Research Initiative: The LIBRE Institute Perspective Series

“The Libre Institute is not really interested in research. It wants propaganda points annotated with some references.”

Senator Pat Toomey of Pennsylvania sponsored an amendment to the GOP tax bill that would exempt small Hillsdale College in Michigan from a tax that would apply to other colleges with a sizable endowment. This exemption is worth $700,000 a year to Hillsdale College.

Why did he care so much about a college that is not even in his home state?

Hillsdale is an unusual college. It is one of the very few in the nation that refuses any federal funds, even for student aid, so that it is exempt from any federal regulations, like civil rights.

It is also a special object of the affection of the DeVos family. The DeVos family gave Pat Toomey $60,000 in his close 2016 election. He won’t face the voters again until 2022. Hillsdale College is also a favorite of the Koch brothers, who also supported Toomey’s re-election campaign.
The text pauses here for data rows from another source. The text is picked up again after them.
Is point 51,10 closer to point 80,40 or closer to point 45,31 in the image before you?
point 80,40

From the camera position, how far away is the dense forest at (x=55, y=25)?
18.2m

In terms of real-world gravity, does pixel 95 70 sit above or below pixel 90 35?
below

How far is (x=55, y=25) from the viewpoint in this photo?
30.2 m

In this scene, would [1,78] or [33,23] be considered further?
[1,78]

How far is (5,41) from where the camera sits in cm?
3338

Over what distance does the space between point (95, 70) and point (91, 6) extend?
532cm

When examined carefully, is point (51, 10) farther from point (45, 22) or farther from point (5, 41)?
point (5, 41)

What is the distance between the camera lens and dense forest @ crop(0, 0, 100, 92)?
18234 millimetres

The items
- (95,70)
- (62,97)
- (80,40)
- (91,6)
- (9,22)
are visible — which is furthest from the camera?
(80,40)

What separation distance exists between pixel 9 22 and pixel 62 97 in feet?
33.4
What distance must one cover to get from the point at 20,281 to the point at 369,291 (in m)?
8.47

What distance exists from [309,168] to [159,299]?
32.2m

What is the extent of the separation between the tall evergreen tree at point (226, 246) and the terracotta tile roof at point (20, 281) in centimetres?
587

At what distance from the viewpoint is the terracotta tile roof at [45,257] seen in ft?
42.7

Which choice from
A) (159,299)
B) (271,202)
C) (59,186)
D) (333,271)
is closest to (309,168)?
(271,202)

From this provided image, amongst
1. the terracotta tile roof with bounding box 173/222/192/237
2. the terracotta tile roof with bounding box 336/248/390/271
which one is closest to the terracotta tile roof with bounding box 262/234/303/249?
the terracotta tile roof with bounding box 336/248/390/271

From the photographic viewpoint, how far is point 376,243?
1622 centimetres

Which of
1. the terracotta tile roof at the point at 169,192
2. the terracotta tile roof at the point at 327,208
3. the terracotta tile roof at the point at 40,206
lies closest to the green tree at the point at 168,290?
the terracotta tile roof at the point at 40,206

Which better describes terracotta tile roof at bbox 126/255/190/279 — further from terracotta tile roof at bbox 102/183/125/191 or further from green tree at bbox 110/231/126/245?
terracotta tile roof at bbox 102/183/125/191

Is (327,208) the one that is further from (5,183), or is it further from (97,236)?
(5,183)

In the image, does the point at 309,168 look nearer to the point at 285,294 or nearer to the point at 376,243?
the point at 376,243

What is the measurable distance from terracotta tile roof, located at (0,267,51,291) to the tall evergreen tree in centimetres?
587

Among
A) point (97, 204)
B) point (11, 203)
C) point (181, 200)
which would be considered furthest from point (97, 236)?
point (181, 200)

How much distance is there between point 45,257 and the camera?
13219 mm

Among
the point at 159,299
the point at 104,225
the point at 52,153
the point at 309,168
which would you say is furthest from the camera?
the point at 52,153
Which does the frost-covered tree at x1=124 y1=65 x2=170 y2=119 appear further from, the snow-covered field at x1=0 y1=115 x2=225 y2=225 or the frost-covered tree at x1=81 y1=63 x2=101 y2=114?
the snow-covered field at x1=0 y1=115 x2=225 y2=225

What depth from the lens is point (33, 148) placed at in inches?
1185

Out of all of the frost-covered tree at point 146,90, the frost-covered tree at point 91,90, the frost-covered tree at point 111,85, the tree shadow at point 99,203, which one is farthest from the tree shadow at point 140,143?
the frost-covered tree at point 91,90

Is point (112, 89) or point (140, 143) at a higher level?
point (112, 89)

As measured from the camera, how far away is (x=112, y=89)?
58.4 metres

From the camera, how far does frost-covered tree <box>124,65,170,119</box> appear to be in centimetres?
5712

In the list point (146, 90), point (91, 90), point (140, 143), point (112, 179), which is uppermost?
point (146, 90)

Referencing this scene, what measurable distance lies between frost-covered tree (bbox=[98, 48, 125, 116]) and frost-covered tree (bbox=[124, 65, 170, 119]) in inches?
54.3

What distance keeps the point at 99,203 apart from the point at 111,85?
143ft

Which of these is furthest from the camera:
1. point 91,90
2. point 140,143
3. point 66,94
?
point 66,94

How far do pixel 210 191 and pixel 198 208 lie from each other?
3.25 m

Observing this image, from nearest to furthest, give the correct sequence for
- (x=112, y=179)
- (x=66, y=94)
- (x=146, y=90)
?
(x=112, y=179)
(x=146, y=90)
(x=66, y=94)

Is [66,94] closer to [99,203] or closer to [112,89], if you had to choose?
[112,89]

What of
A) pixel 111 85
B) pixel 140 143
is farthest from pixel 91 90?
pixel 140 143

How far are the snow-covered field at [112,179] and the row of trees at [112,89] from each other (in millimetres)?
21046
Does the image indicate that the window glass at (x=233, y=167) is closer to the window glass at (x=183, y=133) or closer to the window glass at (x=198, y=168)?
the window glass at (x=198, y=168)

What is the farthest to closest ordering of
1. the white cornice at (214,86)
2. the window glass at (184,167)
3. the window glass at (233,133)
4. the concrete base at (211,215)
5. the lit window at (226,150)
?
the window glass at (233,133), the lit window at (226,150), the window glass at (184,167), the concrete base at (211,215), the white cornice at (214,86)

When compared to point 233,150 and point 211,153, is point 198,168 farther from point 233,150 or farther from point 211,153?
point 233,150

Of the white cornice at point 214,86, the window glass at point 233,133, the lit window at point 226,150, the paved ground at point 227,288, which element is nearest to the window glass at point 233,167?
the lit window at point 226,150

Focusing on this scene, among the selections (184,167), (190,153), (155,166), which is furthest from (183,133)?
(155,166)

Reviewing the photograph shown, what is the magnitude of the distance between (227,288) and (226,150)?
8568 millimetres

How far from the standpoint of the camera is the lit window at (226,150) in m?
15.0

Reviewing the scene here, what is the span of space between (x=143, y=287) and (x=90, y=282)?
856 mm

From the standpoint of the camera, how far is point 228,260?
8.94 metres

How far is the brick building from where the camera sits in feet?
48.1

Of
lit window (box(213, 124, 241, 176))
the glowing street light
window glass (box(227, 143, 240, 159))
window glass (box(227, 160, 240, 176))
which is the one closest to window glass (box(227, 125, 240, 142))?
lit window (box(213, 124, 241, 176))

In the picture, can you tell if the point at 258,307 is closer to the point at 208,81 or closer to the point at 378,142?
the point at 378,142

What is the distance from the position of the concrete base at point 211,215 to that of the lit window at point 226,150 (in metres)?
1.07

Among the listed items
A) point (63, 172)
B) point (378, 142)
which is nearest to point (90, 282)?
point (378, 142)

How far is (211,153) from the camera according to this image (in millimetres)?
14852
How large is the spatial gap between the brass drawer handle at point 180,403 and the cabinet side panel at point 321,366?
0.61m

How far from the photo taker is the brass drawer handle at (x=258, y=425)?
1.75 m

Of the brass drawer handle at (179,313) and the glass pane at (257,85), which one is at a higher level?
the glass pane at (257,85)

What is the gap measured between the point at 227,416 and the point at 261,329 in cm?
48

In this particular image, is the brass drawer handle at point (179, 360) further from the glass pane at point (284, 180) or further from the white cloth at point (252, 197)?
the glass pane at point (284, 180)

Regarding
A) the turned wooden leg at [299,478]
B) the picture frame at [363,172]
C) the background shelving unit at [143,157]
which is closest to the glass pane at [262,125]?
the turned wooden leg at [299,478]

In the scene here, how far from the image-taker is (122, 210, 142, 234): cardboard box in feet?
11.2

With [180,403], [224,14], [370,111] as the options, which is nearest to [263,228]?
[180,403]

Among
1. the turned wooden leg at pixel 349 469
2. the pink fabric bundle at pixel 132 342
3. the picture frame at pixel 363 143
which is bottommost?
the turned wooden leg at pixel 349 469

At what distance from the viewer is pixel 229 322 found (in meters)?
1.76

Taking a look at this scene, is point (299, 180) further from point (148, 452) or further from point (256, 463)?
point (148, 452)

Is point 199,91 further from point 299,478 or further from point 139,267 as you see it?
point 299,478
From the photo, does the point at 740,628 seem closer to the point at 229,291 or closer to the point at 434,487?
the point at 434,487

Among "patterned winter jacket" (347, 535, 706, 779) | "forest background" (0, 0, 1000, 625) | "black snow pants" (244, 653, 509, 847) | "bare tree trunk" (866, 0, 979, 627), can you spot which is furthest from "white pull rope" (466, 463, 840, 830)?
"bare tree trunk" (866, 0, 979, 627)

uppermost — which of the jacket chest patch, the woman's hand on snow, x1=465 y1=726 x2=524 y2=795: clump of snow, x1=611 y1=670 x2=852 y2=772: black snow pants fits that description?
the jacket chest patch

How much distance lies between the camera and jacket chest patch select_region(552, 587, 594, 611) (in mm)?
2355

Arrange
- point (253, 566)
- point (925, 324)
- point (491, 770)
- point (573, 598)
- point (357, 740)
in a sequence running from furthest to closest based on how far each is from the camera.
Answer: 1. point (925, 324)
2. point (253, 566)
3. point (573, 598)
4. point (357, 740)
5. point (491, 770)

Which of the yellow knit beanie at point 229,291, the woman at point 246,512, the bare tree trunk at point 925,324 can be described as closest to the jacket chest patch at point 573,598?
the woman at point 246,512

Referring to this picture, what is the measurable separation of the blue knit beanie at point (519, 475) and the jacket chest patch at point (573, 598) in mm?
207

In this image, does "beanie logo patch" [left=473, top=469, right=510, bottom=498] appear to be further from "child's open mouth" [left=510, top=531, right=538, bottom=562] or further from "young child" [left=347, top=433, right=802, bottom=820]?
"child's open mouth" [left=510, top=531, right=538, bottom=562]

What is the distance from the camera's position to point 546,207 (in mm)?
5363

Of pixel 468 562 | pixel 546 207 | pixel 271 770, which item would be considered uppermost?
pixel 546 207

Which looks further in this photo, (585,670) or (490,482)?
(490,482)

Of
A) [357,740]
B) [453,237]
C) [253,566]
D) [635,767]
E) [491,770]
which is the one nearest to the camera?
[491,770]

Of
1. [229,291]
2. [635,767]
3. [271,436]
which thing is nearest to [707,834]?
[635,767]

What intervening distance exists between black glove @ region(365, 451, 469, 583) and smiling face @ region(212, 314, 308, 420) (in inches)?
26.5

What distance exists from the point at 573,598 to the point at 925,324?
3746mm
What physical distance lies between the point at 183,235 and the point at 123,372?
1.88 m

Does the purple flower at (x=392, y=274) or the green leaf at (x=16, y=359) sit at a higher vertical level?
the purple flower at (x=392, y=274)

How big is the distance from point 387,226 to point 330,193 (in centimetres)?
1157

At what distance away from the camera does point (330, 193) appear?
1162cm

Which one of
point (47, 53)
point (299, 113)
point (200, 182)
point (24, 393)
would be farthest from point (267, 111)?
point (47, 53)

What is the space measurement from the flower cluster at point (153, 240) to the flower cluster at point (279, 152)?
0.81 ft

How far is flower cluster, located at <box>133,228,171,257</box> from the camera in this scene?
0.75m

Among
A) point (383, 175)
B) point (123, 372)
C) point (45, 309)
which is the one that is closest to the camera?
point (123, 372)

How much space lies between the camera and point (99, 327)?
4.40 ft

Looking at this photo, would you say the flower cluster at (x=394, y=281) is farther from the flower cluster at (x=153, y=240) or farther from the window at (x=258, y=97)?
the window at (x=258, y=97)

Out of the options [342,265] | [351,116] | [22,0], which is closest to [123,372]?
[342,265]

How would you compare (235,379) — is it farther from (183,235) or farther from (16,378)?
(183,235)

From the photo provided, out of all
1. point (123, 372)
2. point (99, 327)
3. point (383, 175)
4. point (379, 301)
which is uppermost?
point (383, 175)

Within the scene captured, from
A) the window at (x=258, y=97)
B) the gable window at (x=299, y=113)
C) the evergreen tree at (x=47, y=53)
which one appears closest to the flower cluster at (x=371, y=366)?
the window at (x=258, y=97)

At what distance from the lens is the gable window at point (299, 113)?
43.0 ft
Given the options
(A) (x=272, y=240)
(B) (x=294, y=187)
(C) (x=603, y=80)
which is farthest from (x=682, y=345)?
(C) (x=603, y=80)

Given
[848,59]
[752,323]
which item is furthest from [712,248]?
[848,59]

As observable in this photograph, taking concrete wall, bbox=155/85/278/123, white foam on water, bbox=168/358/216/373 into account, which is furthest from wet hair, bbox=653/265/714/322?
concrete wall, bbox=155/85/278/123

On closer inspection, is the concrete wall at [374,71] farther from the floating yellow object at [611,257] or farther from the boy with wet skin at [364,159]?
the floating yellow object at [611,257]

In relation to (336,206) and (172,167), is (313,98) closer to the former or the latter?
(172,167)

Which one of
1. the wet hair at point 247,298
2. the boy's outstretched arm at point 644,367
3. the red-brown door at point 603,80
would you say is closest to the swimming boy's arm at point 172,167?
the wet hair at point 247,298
Columnist Will Bunch explains Toomey’s peculiar affection for a super-conservative college not in his own state:

If you’ve never heard of a small institution of higher learning called Hillsdale College, here are a few things you should know about it. The school decided after a 1980s Supreme Court ruling to forego all federal funds, which means it doesn’t need to follow the Title IX rules aimed at reducing campus sexual assault, let alone any guidelines on affirmative action. The college is thus mostly white — and its longtime president once referred to non-white students at a legislative hearing as “dark ones.” It also has a reputation as an unfriendly place for LGBTQ students — which was driven home when the school’s chaplain called for prayer against “evil” gay marriage.

And there’s also this: Hillsdale College is located in southern Michigan, some 280 miles west of the commonwealth of Pennsylvania.

All in all, to paraphrase the cliché of the moment, this was a bizarre Hillsdale that one of Pennsylvania’s U.S. senators, Pat Toomey, chose to die on.

OK, maybe “die” isn’t the right word, but the state’s junior senator did reveal a lot about himself on the wee wee hours on Friday when — in a strange 11-minute debate amid the dead-of-night push for the GOP’s $1 trillion millionaire tax giveaway — Toomey tried to defend his amendment that would mean a $700,000 annual tax break for the conservative-oriented Hillsdale by exempting it from a levy on endowments that would hammer the University of Pennsylvania and several other schools in the state Toomey supposedly represents.

Thanks to a few wayward Republicans, the special carveout for Hillsdale College was deleted, but later recouped by adding a few more colleges to the mix:

And it was all for a murky outcome — Toomey’s amendment was voted down (even some of his fellow Republicans thought this a bridge too far), although a later, broader amendment removed not just Hillsdale but also many more traditional universities from the endowment tax.

The universities and colleges that will pay a tax on their endowments will have less money for scholarships for needy students. But that is of no concern to Pat Toomey, or Betsy DeVos, or the Koch brothers.